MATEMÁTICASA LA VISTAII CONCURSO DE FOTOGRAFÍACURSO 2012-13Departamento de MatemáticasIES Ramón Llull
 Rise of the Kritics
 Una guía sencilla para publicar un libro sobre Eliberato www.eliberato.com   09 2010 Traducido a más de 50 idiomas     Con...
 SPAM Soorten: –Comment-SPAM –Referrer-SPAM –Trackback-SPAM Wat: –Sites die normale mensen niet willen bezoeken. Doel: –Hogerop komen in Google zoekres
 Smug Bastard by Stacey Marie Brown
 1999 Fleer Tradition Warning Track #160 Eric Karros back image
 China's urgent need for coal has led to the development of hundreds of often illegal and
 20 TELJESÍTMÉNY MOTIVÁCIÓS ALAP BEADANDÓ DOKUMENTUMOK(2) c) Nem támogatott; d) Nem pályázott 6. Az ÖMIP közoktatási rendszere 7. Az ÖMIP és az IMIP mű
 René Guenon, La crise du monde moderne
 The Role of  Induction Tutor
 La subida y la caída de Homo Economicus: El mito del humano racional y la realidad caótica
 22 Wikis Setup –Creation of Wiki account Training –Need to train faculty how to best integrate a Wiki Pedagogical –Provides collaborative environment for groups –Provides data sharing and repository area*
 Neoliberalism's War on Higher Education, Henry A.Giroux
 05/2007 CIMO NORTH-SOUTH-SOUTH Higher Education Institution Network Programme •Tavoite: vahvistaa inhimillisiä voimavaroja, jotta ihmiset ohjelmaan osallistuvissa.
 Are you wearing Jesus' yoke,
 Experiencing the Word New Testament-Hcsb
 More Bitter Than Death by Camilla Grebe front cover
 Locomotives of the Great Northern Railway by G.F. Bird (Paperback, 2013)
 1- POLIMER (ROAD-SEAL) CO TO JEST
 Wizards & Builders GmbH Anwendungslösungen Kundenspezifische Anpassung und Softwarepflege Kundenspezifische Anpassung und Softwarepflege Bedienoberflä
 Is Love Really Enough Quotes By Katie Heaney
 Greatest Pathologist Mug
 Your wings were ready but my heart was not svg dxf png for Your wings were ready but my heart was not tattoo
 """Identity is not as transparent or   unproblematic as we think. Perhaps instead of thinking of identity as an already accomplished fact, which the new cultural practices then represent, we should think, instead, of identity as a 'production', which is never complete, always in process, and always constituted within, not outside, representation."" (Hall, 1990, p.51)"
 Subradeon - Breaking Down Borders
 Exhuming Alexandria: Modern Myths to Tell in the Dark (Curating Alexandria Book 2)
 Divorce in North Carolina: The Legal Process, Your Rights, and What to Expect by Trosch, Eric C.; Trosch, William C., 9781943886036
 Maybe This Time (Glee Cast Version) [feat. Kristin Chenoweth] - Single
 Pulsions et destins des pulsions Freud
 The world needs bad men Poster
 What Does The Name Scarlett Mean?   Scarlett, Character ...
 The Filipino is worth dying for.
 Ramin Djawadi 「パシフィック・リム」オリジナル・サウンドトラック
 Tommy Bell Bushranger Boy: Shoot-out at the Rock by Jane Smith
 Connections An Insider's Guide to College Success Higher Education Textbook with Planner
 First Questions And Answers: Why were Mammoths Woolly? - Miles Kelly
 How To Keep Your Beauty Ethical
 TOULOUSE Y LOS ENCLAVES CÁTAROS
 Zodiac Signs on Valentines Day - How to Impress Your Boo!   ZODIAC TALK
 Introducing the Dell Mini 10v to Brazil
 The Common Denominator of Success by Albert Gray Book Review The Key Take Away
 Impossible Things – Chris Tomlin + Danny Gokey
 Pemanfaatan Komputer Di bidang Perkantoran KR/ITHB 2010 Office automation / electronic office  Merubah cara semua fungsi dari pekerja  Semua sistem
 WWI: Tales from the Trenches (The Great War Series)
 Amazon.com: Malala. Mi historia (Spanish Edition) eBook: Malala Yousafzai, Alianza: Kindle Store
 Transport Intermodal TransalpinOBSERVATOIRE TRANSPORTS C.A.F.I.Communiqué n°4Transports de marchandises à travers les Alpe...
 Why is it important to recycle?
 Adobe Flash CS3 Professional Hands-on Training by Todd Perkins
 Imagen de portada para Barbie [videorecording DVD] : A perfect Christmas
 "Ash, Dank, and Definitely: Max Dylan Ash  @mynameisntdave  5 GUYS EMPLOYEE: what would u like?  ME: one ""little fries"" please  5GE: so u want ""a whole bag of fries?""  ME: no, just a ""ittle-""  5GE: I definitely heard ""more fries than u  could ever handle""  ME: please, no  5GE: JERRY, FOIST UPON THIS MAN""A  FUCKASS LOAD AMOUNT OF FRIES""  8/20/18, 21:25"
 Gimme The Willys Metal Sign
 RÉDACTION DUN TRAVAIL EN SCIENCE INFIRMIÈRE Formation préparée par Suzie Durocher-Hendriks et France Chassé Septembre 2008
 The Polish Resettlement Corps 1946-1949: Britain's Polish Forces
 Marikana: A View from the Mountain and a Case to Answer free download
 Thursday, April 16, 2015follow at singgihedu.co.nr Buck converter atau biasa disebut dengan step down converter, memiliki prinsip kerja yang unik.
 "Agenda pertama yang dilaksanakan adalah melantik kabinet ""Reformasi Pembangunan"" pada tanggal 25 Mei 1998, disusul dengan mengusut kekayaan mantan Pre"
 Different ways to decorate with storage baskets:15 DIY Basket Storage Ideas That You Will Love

========================================================================

> **To do**
What is needed is an exact copy of all the data above.

> **Response area**
MATEMÁTICASA LA VISTAII CONCURSO DE FOTOGRAFÍACURSO 2012-13Departamento de MatemáticasIES Ramón Llull
 Rise of the Kritics
 Una guía sencilla para publicar un libro sobre Eliberato www.eliberato.com   09 2010 Traducido a más de 50 idiomas     Con...
 SPAM Soorten: –Comment-SPAM –Referrer-SPAM –Trackback-SPAM Wat: –Sites die normale mensen niet willen bezoeken. Doel: –Hogerop komen in Google zoekres
 Smug Bastard by Stacey Marie Brown
 1999 Fleer Tradition Warning Track #160 Eric Karros back image
 China's urgent need for coal has led to the development of hundreds of often illegal and
 20 TELJESÍTMÉNY MOTIVÁCIÓS ALAP BEADANDÓ DOKUMENTUMOK(2) c) Nem támogatott; d) Nem pályázott 6. Az ÖMIP közoktatási rendszere 7. Az ÖMIP és az IMIP mű
 René Guenon, La crise du monde moderne
 The Role of  Induction Tutor
 La subida y la caída de Homo Economicus: El mito del humano racional y la realidad caótica
 22 Wikis Setup –Creation of Wiki account Training –Need to train faculty how to best integrate a Wiki Pedagogical –Provides collaborative environment for groups –Provides data sharing and repository area*
 Neoliberalism's War on Higher Education, Henry A.Giroux
 05/2007 CIMO NORTH-SOUTH-SOUTH Higher Education Institution Network Programme •Tavoite: vahvistaa inhimillisiä voimavaroja, jotta ihmiset ohjelmaan osallistuvissa.
 Are you wearing Jesus' yoke,
 Experiencing the Word New Testament-Hcsb
 More Bitter Than Death by Camilla Grebe front cover
 Locomotives of the Great Northern Railway by G.F. Bird (Paperback, 2013)
 1- POLIMER (ROAD-SEAL) CO TO JEST
 Wizards & Builders GmbH Anwendungslösungen Kundenspezifische Anpassung und Softwarepflege Kundenspezifische Anpassung und Softwarepflege Bedienoberflä
 Is Love Really Enough Quotes By Katie Heaney
 Greatest Pathologist Mug
 Your wings were ready but my heart was not svg dxf png for Your wings were ready but my heart was not tattoo
 """Identity is not as transparent or   unproblematic as we think. Perhaps instead of thinking of identity as an already accomplished fact, which the new cultural practices then represent, we should think, instead, of identity as a 'production', which is never complete, always in process, and always constituted within, not outside, representation."" (Hall, 1990, p.51)"
 Subradeon - Breaking Down Borders
 Exhuming Alexandria: Modern Myths to Tell in the Dark (Curating Alexandria Book 2)
 Divorce in North Carolina: The Legal Process, Your Rights, and What to Expect by Trosch, Eric C.; Trosch, William C., 9781943886036
 Maybe This Time (Glee Cast Version) [feat. Kristin Chenoweth] - Single
 Pulsions et destins des pulsions Freud
 The world needs bad men Poster
 What Does The Name Scarlett Mean?   Scarlett, Character ...
 The Filipino is worth dying for.
 Ramin Djawadi 「パシフィック・リム」オリジナル・サウンドトラック
 Tommy Bell Bushranger Boy: Shoot-out at the Rock by Jane Smith
 Connections An Insider's Guide to College Success Higher Education Textbook with Planner
 First Questions And Answers: Why were Mammoths Woolly? - Miles Kelly
 How To Keep Your Beauty Ethical
 TOULOUSE Y LOS ENCLAVES CÁTAROS
 Zodiac Signs on Valentines Day - How to Impress Your Boo!   ZODIAC TALK
 Introducing the Dell Mini 10v to Brazil
 The Common Denominator of Success by Albert Gray Book Review The Key Take Away
 Impossible Things – Chris Tomlin + Danny Gokey
 Pemanfaatan Komputer Di bidang Perkantoran KR/ITHB 2010 Office automation / electronic office  Merubah cara semua fungsi dari pekerja  Semua sistem
 WWI: Tales from the Trenches (The Great War Series)
 Amazon.com: Malala. Mi historia (Spanish Edition) eBook: Malala Yousafzai, Alianza: Kindle Store
 Transport Intermodal TransalpinOBSERVATOIRE TRANSPORTS C.A.F.I.Communiqué n°4Transports de marchandises à travers les Alpe...
 Why is it important to recycle?
 Adobe Flash CS3 Professional Hands-on Training by Todd Perkins
 Imagen de portada para Barbie [videorecording DVD] : A perfect Christmas
 "Ash, Dank, and Definitely: Max Dylan Ash  @mynameisntdave  5 GUYS EMPLOYEE: what would u like?  ME: one ""little fries"" please  5GE: so u want ""a whole bag of fries?""  ME: no, just a ""ittle-""  5GE: I definitely heard ""more fries than u  could ever handle""  ME: please, no  5GE: JERRY, FOIST UPON THIS MAN""A  FUCKASS LOAD AMOUNT OF FRIES""  8/20/18, 21:25"
 Gimme The Willys Metal Sign
 RÉDACTION DUN TRAVAIL EN SCIENCE INFIRMIÈRE Formation préparée par Suzie Durocher-Hendriks et France Chassé Septembre 2008
 The Polish Resettlement Corps 1946-1949: Britain's Polish Forces
 Marikana: A View from the Mountain and a Case to Answer free download
 Thursday, April 16, 2015follow at singgihedu.co.nr Buck converter atau biasa disebut dengan step down converter, memiliki prinsip kerja yang unik.
 "Agenda pertama yang dilaksanakan adalah melantik kabinet ""Reformasi Pembangunan"" pada tanggal 25 Mei 1998, disusul dengan mengusut kekayaan mantan Pre"
 Different ways to decorate with storage baskets:15 DIY Basket Storage Ideas That You Will Love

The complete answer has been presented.